(PASSAGE TO READ)

For many people in Atlanta and across the country, allergy season brings much apprehension. Hay fever, or allergic rhinitis, affects millions of individuals each year, with pollen counts rising during the spring and summer periods. But why do pollen counts rise during the summer – and what can those with hay fever do to avoid the uncomfortable symptoms?
We’ve All Heard the Term, But Just What Is Pollen?
Pollen is the powdery substance used by some plants during reproduction. The substance is the male DNA of the plant, and after release it is transported by the wind to the female part of the plant for fertilization. Unfortunately for hay fever sufferers, when grass, tree and weed pollens are mistakenly considered a threat by the immune system, it leads to an allergic reaction.
Why Do Pollen Counts Increase During the Summer?
While different plants pollinate at varying times of the year, pollen from grass will be airborne from around mid-May to mid-July. Warm days cause plants to release pollen, and a combination of temperature and wind levels causes pollen levels to rise and spread across vast areas.
The most common cause of hay fever is grass pollen, and this is most prevalent during the summer months.
What Conditions Increase the Severity of Hay Fever?

(End PASSAGE TO READ)

WORK INSTRUCTION 1 —
Answer these questions about the passage on pollen and hay fever:
(a) What other name for hay fever does the passage give?
(b) From around when to when is pollen from grass airborne?
(c) What is the most common cause of hay fever?
WORK INSTRUCTION 2 —
Summarize the passage on pollen and hay fever in two sentences.
WORK INSTRUCTION 3 —
Copy the passage on pollen and hay fever, everything from "We’ve All Heard" down to "the summer months.", substituting "material" for "substance".

(SUPPLIED DATA)

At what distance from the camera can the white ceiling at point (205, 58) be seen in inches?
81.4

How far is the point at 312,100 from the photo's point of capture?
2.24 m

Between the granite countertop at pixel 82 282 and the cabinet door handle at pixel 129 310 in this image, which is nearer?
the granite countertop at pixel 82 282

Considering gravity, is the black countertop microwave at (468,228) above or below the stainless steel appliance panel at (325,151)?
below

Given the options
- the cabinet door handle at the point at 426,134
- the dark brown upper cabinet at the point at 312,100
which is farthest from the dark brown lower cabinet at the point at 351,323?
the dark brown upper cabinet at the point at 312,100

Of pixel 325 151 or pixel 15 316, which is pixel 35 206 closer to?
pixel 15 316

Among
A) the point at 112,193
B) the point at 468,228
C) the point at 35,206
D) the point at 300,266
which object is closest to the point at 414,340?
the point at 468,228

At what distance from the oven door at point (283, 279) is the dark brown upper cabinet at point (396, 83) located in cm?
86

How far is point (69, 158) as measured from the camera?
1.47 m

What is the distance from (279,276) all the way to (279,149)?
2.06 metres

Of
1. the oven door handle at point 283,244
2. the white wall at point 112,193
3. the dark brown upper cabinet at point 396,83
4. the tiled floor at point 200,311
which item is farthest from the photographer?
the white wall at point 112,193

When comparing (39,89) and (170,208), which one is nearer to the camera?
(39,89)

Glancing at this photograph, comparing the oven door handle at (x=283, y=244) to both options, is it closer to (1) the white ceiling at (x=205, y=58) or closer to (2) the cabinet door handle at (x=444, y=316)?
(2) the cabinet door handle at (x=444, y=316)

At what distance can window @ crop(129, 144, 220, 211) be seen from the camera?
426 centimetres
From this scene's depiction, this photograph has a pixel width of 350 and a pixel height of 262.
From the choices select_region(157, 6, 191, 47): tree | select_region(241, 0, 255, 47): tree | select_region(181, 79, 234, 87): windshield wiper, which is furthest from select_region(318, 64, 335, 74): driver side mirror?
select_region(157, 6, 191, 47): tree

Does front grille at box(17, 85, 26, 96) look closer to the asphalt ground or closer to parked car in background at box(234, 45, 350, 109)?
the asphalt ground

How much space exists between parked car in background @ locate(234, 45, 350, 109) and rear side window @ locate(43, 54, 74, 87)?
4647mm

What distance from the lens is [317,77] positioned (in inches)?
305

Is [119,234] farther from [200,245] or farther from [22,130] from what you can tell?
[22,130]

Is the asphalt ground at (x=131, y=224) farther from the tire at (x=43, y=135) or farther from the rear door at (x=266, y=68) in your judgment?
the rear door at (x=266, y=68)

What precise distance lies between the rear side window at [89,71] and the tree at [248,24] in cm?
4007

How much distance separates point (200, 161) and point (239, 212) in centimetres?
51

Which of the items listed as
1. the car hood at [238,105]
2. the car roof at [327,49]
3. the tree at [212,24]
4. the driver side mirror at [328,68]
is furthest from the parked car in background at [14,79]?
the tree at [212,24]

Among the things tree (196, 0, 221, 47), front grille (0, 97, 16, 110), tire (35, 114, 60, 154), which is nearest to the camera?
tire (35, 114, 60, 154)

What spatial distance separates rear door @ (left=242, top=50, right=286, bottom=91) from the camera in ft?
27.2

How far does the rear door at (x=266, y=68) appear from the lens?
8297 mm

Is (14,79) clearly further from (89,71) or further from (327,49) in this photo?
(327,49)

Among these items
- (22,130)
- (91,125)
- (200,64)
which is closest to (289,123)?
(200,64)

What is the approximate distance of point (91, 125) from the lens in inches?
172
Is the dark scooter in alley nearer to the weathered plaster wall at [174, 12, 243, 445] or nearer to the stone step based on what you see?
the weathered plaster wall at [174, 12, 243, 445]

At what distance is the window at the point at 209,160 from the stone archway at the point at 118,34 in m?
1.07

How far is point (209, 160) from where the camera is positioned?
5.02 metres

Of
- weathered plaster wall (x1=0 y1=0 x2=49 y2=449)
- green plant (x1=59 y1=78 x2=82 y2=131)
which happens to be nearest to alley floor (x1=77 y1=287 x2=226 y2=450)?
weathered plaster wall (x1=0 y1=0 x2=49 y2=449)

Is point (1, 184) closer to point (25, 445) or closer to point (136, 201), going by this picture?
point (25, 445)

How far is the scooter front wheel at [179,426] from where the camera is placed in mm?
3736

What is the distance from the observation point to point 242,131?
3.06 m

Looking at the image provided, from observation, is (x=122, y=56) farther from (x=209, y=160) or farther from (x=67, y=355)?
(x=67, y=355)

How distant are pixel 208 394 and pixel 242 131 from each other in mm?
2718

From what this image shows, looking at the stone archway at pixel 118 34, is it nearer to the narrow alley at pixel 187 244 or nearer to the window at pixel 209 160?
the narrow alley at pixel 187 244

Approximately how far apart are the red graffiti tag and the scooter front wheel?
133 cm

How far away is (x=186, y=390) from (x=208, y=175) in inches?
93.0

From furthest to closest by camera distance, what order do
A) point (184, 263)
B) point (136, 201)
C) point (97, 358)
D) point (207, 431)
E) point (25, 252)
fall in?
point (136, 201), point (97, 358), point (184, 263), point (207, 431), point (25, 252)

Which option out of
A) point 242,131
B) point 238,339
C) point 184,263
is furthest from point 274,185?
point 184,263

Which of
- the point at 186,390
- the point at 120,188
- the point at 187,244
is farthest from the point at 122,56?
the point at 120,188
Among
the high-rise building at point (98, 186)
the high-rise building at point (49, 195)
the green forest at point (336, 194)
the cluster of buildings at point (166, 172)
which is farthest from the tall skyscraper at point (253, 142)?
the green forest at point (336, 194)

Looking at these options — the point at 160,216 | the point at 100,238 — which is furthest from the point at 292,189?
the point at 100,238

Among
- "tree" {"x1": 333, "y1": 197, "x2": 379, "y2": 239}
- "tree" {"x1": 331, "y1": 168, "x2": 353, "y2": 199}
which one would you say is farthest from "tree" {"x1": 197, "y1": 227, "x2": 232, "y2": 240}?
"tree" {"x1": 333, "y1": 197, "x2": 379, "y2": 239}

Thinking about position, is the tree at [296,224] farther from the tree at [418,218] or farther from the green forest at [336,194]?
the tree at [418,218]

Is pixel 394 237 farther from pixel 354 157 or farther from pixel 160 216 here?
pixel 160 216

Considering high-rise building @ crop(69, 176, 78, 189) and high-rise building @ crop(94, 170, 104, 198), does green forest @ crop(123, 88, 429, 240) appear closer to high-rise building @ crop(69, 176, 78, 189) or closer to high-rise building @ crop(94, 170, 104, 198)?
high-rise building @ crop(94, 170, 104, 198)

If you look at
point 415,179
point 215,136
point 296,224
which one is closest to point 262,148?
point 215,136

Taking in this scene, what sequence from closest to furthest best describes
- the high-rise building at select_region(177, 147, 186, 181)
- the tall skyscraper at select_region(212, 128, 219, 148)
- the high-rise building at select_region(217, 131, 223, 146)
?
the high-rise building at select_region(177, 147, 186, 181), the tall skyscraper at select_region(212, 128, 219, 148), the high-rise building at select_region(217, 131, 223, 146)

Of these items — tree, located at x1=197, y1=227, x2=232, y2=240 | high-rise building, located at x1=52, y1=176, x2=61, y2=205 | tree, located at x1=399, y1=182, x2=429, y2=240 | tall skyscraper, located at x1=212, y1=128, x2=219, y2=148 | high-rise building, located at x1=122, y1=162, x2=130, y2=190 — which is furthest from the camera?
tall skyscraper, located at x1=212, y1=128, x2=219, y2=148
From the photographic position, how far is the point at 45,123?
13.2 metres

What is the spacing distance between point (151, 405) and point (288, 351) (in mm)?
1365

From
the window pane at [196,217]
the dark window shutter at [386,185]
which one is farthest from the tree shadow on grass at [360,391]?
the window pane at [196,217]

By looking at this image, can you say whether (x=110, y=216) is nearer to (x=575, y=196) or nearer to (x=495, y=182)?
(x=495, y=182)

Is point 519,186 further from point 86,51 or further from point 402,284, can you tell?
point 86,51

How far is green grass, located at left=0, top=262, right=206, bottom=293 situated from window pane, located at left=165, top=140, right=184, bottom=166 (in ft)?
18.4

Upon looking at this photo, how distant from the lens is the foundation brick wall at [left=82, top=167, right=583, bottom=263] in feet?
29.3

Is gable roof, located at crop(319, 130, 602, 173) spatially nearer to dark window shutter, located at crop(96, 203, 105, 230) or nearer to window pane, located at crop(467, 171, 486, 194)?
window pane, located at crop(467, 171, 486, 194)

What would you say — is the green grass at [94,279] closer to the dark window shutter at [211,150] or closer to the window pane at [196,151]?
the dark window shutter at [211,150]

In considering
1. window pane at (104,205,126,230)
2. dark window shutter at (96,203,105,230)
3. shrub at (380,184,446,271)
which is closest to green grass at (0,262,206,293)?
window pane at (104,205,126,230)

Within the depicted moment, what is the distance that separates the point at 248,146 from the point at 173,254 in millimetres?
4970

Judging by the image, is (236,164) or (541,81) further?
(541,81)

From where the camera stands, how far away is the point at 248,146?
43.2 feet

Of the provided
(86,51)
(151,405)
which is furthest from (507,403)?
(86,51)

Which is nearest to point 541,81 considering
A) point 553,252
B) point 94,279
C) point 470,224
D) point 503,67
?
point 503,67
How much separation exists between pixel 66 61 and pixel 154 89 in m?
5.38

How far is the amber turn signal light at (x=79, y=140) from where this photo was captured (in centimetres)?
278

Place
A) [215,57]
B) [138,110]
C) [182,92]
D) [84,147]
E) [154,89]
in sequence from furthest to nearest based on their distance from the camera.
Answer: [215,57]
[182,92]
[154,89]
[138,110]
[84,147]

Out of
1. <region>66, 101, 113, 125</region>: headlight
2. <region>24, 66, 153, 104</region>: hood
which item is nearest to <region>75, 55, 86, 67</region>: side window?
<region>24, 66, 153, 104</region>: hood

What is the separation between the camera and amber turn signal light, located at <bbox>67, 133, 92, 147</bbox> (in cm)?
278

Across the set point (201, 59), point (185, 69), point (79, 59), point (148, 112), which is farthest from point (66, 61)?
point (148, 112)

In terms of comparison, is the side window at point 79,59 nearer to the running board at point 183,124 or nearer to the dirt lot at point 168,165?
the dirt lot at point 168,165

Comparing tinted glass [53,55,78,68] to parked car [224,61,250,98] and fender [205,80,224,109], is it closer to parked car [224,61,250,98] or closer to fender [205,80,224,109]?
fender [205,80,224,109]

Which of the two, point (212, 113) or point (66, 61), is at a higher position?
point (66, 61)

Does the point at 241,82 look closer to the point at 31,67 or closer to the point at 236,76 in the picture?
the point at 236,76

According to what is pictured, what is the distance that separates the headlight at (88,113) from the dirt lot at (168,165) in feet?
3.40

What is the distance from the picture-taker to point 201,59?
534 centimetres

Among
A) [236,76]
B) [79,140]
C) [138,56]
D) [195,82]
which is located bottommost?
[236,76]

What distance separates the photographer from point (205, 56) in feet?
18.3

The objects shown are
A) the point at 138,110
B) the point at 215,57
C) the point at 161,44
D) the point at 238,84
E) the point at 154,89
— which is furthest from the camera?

(End SUPPLIED DATA)

SOLUTION 1 —
(a) Allergic rhinitis.
(b) From around mid-May to mid-July.
(c) Grass pollen.

SOLUTION 2 —
Hay fever, or allergic rhinitis, affects millions of individuals each year and results when the immune system mistakenly treats grass, tree and weed pollens as a threat. Grass pollen, the most common cause, is airborne from around mid-May to mid-July, and warm days together with wind cause pollen levels to rise and spread across vast areas.

SOLUTION 3 —
We’ve All Heard the Term, But Just What Is Pollen?
Pollen is the powdery material used by some plants during reproduction. The material is the male DNA of the plant, and after release it is transported by the wind to the female part of the plant for fertilization. Unfortunately for hay fever sufferers, when grass, tree and weed pollens are mistakenly considered a threat by the immune system, it leads to an allergic reaction.
Why Do Pollen Counts Increase During the Summer?
While different plants pollinate at varying times of the year, pollen from grass will be airborne from around mid-May to mid-July. Warm days cause plants to release pollen, and a combination of temperature and wind levels causes pollen levels to rise and spread across vast areas.
The most common cause of hay fever is grass pollen, and this is most prevalent during the summer months.